* _WHAT THE TASK REQUIRES_:
Every entry must reappear in your answer exactly as written, though its pictures must not.

Start of Block

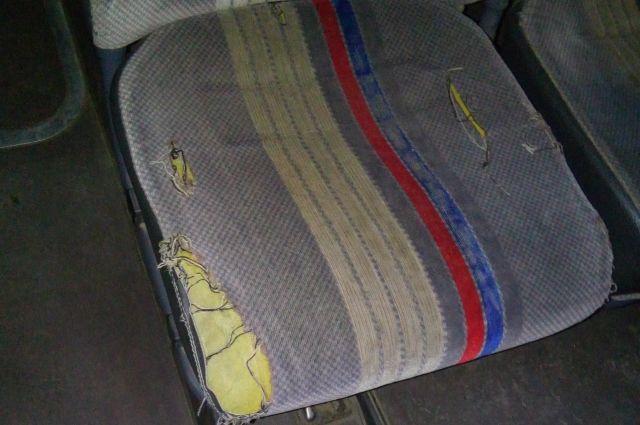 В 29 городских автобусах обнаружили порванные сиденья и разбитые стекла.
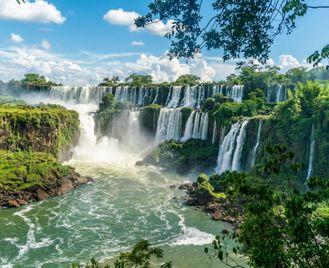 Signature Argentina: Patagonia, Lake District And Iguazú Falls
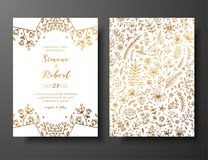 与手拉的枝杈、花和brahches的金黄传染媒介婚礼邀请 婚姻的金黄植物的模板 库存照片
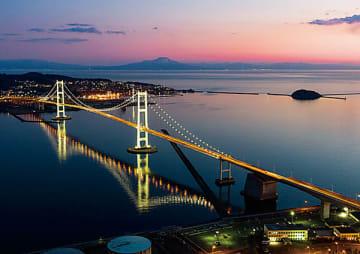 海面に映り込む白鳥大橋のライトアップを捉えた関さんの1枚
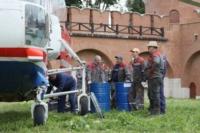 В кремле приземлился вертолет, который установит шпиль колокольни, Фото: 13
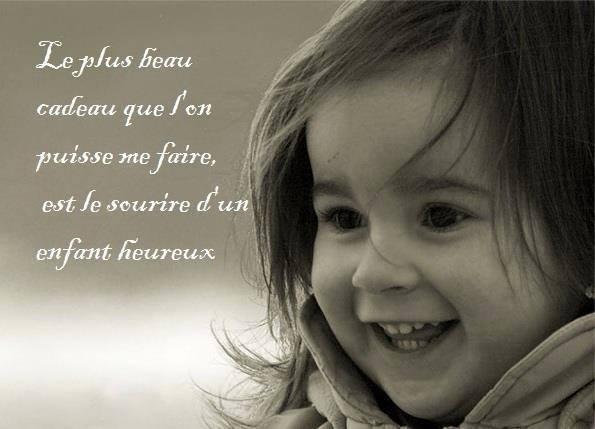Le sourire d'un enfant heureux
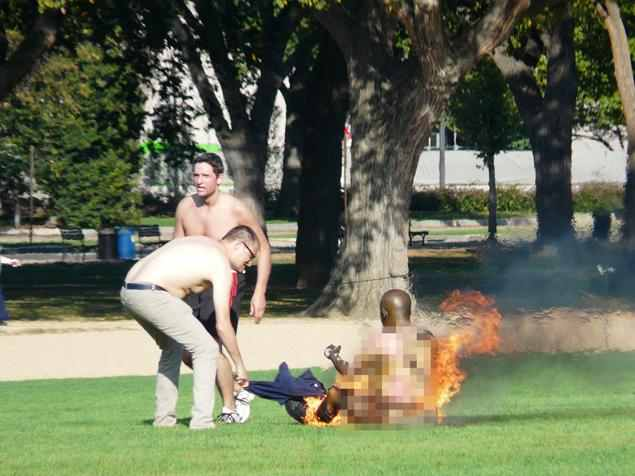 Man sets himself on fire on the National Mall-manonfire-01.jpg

End of Block

* _ANSWER SPACE_:
 В 29 городских автобусах обнаружили порванные сиденья и разбитые стекла.
 Signature Argentina: Patagonia, Lake District And Iguazú Falls
 与手拉的枝杈、花和brahches的金黄传染媒介婚礼邀请 婚姻的金黄植物的模板 库存照片
 海面に映り込む白鳥大橋のライトアップを捉えた関さんの1枚
 В кремле приземлился вертолет, который установит шпиль колокольни, Фото: 13
Le sourire d'un enfant heureux
 Man sets himself on fire on the National Mall-manonfire-01.jpg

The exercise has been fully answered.